Все понятнее и ближе становятся здесь истоки маминого творчества – вскормившая и убившая ее Россия
Третьей и самой приятной стороной "социалистических Бермуд" была Таруса – "филиал Переделкина и Барбизона; пляж умощен телами окололитераторов и околохудожников; в воздухе висели исключительно интеллектуальные разговоры и философские термины". Проживавшая там единокровная сестра Марины Цветаевой – Валерия подарила Ариадне часть участка, где Эфрон и Шкодина построили скромный домик: "Мороз стучал кулаком в бревна домика; именно такое впечатление – вдруг раздается глухой удар в стену: от холода бревно дает трещину". Но была зато чудесная старинная идиллия: "Немного распущенный, но уютный, со всякими закоулочками, домик над Окой, изумительный сад с кустами сирени, жасмина, жимолости, бузины. Много деревьев, много малины и смородины. Есть бодучая коза с кошачьими глазами, и с такими же глазами очень милая кошка, и совсем маленький котенок, который прелестно шипит на меня. Есть и собачонка на коротких лапах, с которой мы уже никуда друг без друга. А главное – все вокруг почти такое же, как в мамином детстве… Все понятнее и ближе становятся здесь истоки маминого творчества – вскормившая и убившая ее Россия".

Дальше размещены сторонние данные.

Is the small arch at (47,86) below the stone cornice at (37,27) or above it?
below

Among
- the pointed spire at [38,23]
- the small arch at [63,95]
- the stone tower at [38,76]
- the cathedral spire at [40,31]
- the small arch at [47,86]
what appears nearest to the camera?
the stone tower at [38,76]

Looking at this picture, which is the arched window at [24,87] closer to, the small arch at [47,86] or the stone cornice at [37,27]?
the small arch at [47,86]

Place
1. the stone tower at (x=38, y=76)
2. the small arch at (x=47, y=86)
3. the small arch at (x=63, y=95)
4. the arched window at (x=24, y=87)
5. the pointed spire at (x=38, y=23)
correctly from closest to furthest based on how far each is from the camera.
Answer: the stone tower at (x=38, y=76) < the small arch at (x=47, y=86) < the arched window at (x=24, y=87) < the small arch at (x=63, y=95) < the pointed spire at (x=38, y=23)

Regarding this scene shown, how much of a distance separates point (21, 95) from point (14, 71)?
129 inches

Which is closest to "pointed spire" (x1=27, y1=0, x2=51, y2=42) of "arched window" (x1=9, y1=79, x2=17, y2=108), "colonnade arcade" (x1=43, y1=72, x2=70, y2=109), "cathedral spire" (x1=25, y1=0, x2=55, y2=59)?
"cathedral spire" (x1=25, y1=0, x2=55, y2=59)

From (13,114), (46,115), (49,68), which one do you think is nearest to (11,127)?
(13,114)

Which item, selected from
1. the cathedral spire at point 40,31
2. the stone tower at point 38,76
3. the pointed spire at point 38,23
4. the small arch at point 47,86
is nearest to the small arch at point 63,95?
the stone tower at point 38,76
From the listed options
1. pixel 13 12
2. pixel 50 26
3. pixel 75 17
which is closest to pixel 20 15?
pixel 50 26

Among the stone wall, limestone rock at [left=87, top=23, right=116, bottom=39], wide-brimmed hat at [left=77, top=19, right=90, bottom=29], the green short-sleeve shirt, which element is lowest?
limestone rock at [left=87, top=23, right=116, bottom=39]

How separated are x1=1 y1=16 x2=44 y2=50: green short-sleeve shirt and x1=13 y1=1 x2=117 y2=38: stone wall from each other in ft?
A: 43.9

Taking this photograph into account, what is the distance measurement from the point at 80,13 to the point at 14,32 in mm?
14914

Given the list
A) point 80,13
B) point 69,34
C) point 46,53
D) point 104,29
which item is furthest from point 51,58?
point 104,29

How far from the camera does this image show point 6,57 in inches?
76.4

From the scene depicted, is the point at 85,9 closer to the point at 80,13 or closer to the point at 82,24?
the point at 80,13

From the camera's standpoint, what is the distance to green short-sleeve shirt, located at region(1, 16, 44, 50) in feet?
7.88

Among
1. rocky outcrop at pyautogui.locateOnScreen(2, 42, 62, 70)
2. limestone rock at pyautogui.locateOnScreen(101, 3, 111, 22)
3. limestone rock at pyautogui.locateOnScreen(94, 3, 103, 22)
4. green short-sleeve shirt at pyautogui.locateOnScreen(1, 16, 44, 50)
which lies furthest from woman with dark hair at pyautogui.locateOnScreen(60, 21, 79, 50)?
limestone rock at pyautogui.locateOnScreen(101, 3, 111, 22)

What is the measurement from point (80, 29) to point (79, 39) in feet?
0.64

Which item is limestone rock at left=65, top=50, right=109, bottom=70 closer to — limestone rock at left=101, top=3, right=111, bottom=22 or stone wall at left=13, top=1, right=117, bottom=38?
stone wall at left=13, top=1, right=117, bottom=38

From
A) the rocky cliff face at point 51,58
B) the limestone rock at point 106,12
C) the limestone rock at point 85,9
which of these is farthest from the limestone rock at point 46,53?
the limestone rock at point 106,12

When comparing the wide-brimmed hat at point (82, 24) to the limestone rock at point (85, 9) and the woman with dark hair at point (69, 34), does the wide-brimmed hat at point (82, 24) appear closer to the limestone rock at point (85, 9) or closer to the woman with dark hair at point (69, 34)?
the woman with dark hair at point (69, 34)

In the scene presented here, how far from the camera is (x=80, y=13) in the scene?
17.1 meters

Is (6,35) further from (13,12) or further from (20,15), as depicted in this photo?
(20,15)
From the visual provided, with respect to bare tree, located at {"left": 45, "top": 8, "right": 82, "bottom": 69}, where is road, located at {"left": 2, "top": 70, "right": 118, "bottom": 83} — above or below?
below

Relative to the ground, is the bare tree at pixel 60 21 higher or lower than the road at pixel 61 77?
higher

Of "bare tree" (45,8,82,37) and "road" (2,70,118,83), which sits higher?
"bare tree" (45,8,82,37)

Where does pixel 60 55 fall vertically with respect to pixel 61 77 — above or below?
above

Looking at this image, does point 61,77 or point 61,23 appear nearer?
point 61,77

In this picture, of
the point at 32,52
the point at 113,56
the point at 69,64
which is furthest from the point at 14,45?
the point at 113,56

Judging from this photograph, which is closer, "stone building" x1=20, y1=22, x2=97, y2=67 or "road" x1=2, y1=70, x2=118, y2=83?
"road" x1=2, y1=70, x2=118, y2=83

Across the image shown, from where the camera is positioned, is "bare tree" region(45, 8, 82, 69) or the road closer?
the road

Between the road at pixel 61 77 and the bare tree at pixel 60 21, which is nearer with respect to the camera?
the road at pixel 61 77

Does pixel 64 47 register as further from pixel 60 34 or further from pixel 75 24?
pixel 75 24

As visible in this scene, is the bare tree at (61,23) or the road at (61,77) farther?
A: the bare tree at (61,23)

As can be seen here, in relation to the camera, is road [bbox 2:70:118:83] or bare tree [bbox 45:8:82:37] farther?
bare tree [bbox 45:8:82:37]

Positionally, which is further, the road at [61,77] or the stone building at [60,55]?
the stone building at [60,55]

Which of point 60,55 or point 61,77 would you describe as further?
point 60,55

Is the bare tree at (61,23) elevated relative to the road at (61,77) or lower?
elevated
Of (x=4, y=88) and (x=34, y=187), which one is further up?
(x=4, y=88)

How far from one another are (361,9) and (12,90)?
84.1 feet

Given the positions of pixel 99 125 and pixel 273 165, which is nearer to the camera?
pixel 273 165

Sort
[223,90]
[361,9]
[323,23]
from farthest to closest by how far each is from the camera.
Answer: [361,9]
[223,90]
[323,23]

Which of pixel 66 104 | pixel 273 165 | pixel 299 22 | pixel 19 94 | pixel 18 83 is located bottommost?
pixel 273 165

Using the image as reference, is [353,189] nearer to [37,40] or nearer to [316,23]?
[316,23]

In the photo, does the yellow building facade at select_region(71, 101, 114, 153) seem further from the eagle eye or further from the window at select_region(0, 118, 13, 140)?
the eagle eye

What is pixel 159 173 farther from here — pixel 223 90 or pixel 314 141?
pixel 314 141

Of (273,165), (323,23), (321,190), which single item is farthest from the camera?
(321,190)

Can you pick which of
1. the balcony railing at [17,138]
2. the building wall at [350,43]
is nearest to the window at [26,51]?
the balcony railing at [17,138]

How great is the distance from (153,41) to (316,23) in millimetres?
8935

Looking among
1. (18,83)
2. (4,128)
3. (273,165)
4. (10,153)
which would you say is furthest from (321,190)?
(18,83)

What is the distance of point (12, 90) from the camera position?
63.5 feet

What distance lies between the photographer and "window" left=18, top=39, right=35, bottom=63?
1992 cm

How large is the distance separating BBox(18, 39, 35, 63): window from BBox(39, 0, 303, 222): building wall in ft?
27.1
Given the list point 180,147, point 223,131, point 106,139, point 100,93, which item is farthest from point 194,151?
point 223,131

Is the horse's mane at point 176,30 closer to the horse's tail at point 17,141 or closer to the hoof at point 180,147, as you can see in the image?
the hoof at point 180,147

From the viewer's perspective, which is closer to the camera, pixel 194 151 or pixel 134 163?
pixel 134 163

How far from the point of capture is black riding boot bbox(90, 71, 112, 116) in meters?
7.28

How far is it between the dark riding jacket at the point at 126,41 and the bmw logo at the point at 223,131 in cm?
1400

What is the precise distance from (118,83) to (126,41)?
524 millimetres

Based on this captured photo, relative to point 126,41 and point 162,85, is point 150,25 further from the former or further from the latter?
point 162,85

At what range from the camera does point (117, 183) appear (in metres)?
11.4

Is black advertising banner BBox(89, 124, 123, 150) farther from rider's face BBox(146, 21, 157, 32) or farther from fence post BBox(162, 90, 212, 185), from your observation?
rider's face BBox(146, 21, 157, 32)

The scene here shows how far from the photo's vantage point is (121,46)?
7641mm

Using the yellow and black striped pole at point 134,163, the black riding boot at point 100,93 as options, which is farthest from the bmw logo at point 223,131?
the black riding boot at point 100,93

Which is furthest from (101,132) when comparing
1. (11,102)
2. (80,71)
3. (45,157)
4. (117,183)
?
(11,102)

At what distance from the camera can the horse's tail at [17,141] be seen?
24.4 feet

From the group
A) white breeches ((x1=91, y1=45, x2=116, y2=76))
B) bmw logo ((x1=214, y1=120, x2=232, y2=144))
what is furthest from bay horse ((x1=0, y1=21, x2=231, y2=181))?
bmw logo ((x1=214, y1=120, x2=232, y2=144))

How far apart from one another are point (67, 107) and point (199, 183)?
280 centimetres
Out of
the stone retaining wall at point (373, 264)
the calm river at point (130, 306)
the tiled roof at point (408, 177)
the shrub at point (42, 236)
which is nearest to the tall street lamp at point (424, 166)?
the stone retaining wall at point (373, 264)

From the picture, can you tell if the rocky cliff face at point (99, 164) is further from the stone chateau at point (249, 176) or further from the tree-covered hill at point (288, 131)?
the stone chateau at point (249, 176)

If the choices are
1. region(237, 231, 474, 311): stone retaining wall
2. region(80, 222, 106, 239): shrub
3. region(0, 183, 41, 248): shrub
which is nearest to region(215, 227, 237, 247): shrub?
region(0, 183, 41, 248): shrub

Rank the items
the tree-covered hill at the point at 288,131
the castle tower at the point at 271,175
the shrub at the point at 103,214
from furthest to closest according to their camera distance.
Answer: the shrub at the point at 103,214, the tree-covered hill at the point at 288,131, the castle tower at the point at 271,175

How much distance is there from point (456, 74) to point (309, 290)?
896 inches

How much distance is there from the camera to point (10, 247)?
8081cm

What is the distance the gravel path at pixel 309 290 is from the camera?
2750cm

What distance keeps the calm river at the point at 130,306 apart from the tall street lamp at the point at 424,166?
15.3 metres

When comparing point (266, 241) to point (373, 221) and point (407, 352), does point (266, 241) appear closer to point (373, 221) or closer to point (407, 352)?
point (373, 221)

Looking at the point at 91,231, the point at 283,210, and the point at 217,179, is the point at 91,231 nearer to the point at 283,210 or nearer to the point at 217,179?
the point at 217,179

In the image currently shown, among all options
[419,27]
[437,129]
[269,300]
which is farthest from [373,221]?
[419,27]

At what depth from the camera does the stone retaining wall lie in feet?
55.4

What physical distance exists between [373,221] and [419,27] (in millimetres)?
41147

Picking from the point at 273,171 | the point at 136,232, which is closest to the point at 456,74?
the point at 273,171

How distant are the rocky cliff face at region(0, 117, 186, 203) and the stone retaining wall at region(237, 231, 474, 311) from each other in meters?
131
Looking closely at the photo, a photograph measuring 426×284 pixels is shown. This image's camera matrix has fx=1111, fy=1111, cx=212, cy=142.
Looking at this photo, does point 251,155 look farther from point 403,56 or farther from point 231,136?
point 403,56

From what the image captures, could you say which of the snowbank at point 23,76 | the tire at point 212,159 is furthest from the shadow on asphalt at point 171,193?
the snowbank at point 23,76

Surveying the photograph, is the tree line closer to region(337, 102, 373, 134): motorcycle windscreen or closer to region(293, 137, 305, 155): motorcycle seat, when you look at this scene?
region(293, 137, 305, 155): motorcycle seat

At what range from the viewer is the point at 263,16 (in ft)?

В Тарусе и Болшеве Ариадна с облегчением расставалась с сартровской тошнотой советской повседневности и переживала прустианское чувство обретенного времени. А Лидия Бать стала для Ариадны, пожалуй, своеобразной Тарусой, только среди людей: "Ты – кусок моей молодости и счастья, потому что счастлива я была – за всю свою жизнь – только в тот период, с 37 по 39 год в Москве, именно и только в Москве. До этого счастья я не знала, после этого узнала несчастье, и поэтому этот островок моей жизни так мне дорог и так дороги мне мои тогдашние спутники".